Provided in the data folder are pre-computed embeddings for SARS-CoV-2 proteins. If you wish to re-compute them, you'll need to use the python bench.py embed command.

python bench.py embed MODEL_NAME <flags>

Arguments

Positional Arguments

Argument Description
MODEL_NAME Name of the LLM to use to embed the proteins.

Flags

Long Flag Default Description
--batch_size 5 The size of the batches used to embed the proteins.
--ppi_path "../../data/ppi/sars-cov-2/covid_ppi.csv" File that cotains the SARS-CoV-2 v. Human PPIs.
--baits_path "../../data/ppi/sars-cov-2/baits.fasta" The sequences of the SARS-CoV-2 proteins.
--preys_path ""../../data/ppi/sars-cov-2/preys.fasta" The sequences of the Human proteins.

Infer SARS-CoV-2 v. Human PPIs

To infer SARS-CoV-2 interactions with human proteins, you'll need to use the python bench.py infer command.

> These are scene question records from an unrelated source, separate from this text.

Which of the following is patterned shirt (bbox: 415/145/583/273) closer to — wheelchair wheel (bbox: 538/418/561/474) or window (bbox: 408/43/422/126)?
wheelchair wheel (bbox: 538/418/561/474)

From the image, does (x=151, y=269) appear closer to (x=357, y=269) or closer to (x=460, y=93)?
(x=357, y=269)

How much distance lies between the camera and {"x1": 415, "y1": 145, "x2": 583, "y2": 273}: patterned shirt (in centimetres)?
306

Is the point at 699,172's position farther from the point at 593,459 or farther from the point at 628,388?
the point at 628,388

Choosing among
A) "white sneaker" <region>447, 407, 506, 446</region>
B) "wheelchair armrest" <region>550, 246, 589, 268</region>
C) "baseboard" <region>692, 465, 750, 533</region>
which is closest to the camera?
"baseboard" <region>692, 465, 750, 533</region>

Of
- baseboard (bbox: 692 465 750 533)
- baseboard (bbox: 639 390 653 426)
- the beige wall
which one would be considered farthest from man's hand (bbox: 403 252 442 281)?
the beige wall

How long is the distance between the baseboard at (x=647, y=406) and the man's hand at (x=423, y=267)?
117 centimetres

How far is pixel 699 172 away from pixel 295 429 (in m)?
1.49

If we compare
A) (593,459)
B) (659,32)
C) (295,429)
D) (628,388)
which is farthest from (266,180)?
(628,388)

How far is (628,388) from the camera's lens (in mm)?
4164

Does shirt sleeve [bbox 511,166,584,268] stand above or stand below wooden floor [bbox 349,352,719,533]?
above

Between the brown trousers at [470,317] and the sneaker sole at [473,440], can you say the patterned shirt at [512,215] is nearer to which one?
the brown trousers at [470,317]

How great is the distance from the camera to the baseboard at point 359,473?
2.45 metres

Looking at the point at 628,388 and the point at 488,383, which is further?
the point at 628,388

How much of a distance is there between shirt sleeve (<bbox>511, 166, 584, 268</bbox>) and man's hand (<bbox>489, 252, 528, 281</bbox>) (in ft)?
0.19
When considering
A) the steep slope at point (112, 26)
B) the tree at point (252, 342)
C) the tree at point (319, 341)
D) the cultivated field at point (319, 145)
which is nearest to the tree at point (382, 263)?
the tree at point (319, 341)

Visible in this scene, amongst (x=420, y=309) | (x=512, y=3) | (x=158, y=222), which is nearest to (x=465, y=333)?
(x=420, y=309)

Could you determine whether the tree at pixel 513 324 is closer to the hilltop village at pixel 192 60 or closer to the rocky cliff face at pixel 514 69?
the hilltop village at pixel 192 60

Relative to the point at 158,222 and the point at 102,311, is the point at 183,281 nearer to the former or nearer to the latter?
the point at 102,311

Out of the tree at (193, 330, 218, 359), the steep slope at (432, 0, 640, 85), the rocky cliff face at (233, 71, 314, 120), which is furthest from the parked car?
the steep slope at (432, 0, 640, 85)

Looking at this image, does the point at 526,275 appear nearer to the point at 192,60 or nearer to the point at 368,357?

python bench.py infer MODEL_NAME CHECKPOINT_PATH <flags>

Positional Arguments

Argument Description
MODEL_NAME Name of the LLM to use to infer the PPIs.
CHECKPOINT_PATH Path to the pLM-based PPI inference model checkpoint.
Short Flag Long Flag Default Description
-o --out_dir "../../data/ppi/sars-cov-2" The size of the batches used to embed the proteins.
-p --ppi_path "../../data/ppi/sars-cov-2/covid_ppi.csv" File that cotains the SARS-CoV-2 v. Human PPIs.
-d --db_path None Path to the database that contains the protein embeddings.

Requirements

One can install the requirements for this experiment using the requirements.txt file in the experiments/sars_bench folder.